## Problem description
Transcribe only the part of the material below that begins at the line containing "hinzugefügt am : 12.Mrz" and ends at the line containing "Magic Horoscopeʮ����������v7 ��׿��", with both kept and images left out.

══════════════════════════════

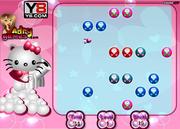 play Hello Kitty Funny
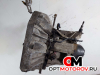 КПП механическая (МКПП)  Renault Megane 2 поколение 2004 JR5108 #4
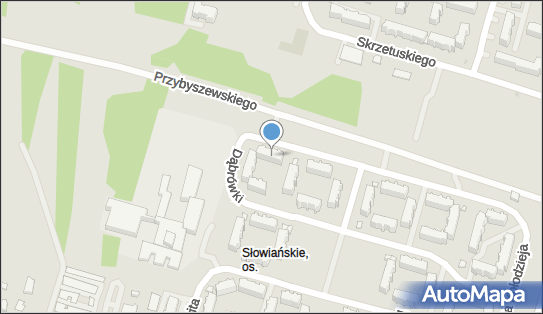 P.P.H.U.Botex Iwona Fijałek, Piasta Kołodzieja 15, Łódź 92-413 - Przedsiębiorstwo, Firma, NIP: 7281797866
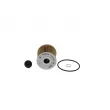 Filtre à huile BOSCH F 026 407 308 - Visuel 1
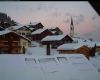 Dateiname : Ladir12022006.jpg
Dateigrösse : 66kB
Abmessungen : 1280x1024
hinzugefügt am : 12.Mrz 2006 Ladir12022006.jpg
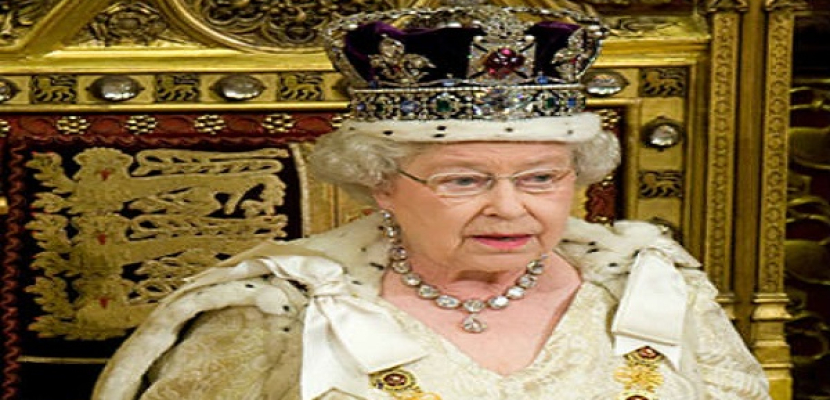 ملكة بريطانيا تلغي مراسم الاحتفال بعيد ميلادها الـ94 بسبب أزمة فيروس كورونا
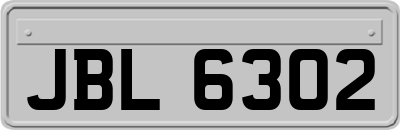 JBL6302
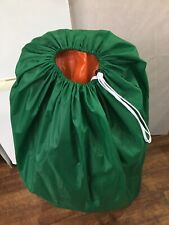 Wastemaster 050046 38L Dirty Water Tank - Beige. With Storage Bags.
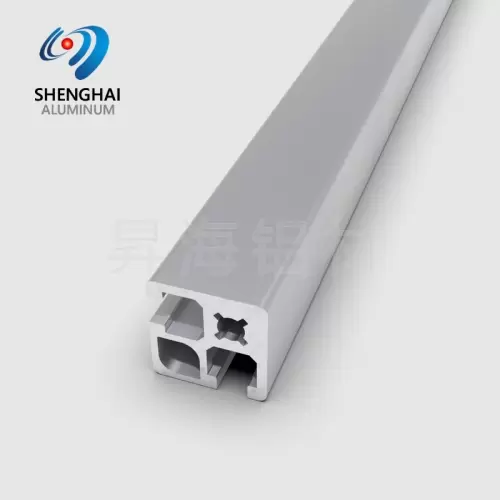 perfil-de-aluminio-estructural-77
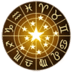 Magic Horoscopeʮ����������v7 ��׿��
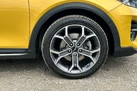 2021-kia-xceed-15-t-gdi-4-small-4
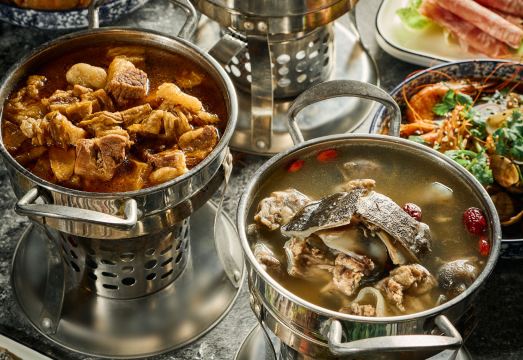 2. 포 포인츠 바이..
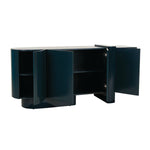 Super Gloss Gemstone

══════════════════════════════

## Response
hinzugefügt am : 12.Mrz 2006 Ladir12022006.jpg
 ملكة بريطانيا تلغي مراسم الاحتفال بعيد ميلادها الـ94 بسبب أزمة فيروس كورونا
 JBL6302
 Wastemaster 050046 38L Dirty Water Tank - Beige. With Storage Bags.
 perfil-de-aluminio-estructural-77
 Magic Horoscopeʮ����������v7 ��׿��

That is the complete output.